* _Input data_
┌──
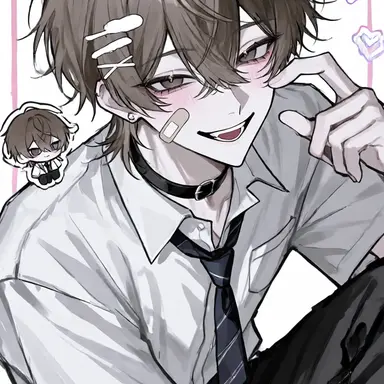Profile image of 篠山 馨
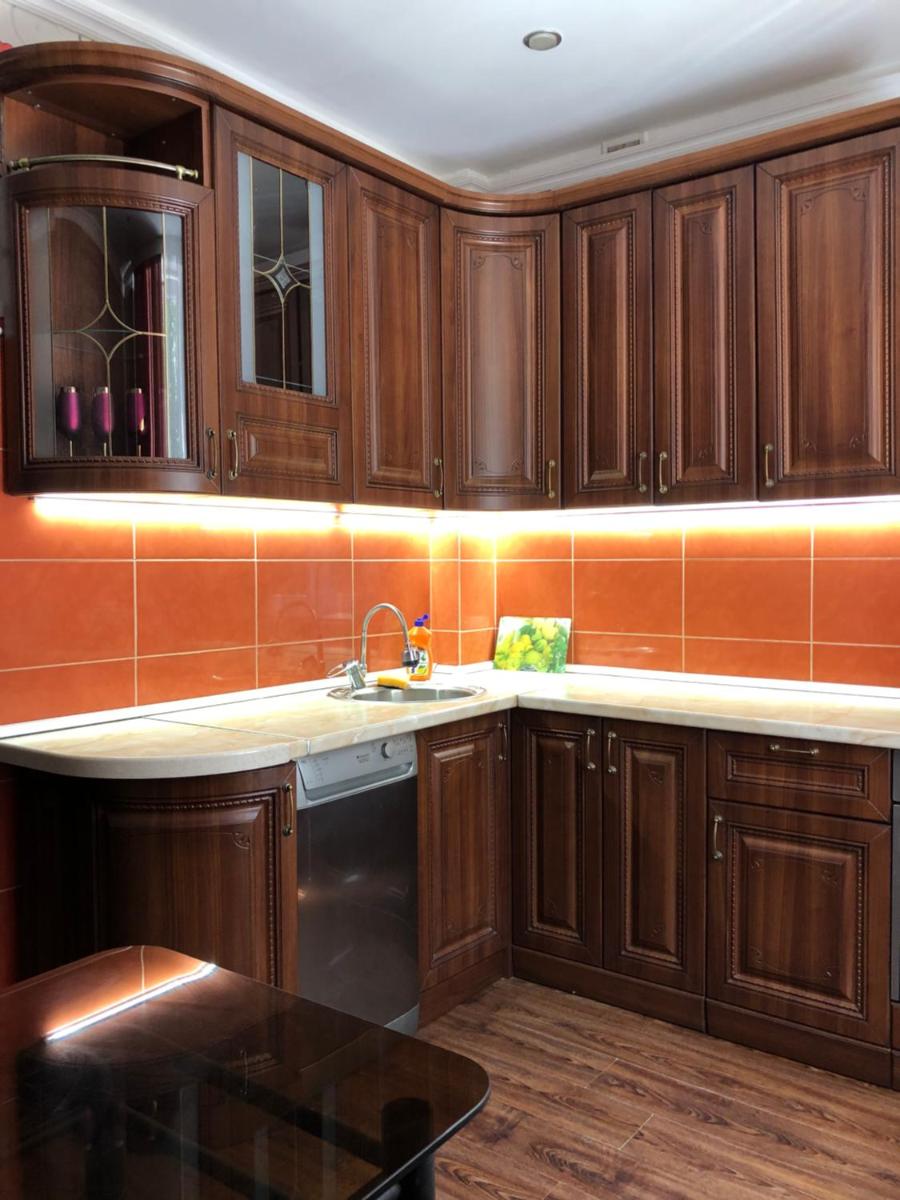 Two-Bedroom Apartment on Vatutina - Housity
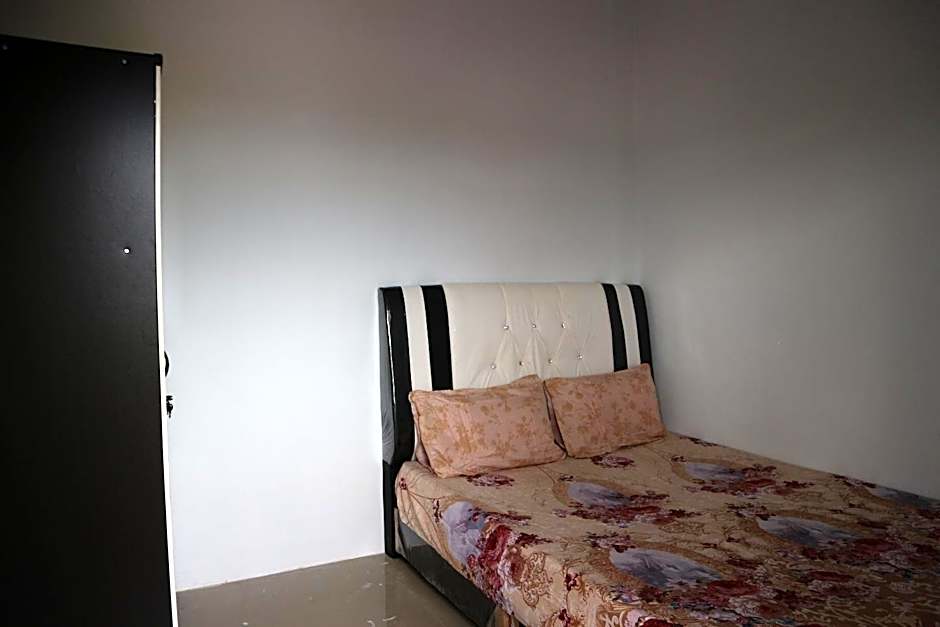 OYO Life 2670 Aline Kost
└──
* _Description of the task_
Pictures aside, reproduce all of the material above without alteration.

* _Written answer_
Profile image of 篠山 馨
 Two-Bedroom Apartment on Vatutina - Housity
 OYO Life 2670 Aline Kost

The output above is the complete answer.